Question: Safe to send structures to a queue from multiple tasks without mutex?

Hello Hein, MEdwards, Richard: Thank you for the quick responses and clarifications! Yes, I used a mutex for protecting the shared memory from multiple tasks writing to it simultaneously. And I had to be careful that no other tasks accessed the memory until the receiver had finished with it. It was okay for a quick test…but definitely not robust. I will follow Hein’s suggestion to malloc space for the strings, and then free it in the receiving task. With this approach I think I will not need mutexes at all. Is it correct that pvPortMalloc() protects against different tasks allocating the same memory? Best, Bryce

Question: Safe to send structures to a queue from multiple tasks without mutex?

pvPortMalloc() is just the FreeRTOS version of malloc() – basically malloc() with some thread safety. It does not prevent more than one task accessing the same memory – any task can access any memory it knows the address of and has access to. I think the suggestion was to malloc a memory buffer, copy the string to the buffer, the post a pointer to the buffer on the queue. Then at the other end, have the receiving task read the string out of the buffer, then free the buffer again using vPortFree(). That way you don’t need a mutex anywhere as only one task will be accessing the buffer and the string contained in the buffer at any one time.

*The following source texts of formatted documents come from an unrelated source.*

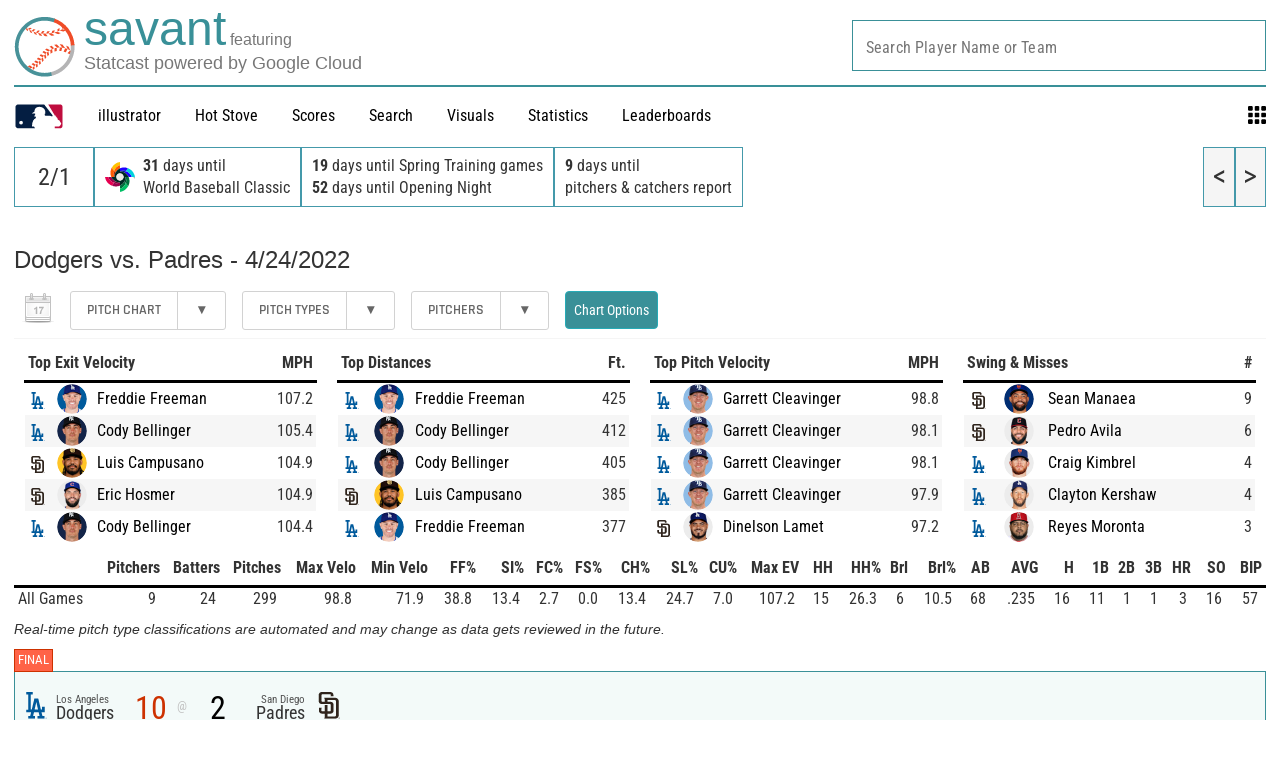

--- FILE ---
content_type: application/x-javascript;charset=utf-8
request_url: https://ans.mlb.com/id?d_visid_ver=2.1.0&d_fieldgroup=A&mcorgid=A65F776A5245B01B0A490D44%40AdobeOrg&mid=05994006237605916653910928934818135105&ts=1769958877779
body_size: -158
content:
{"mid":"05994006237605916653910928934818135105","id":"34BFB6EED10B2845-400004478B859120"}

Question: Safe to send structures to a queue from multiple tasks without mutex?

Thanks! That makes sense. 🙂 I followed the suggestion as you described it, with one minor exception — I free the buffer (using vPortFree()) in the receving task only after the UART DMA transfer of the buffer indicates it is complete. I could free the buffer immediately if I copied it to a local array before starting the UART DMA transfer, but that seems unnecessary. Thanks Community!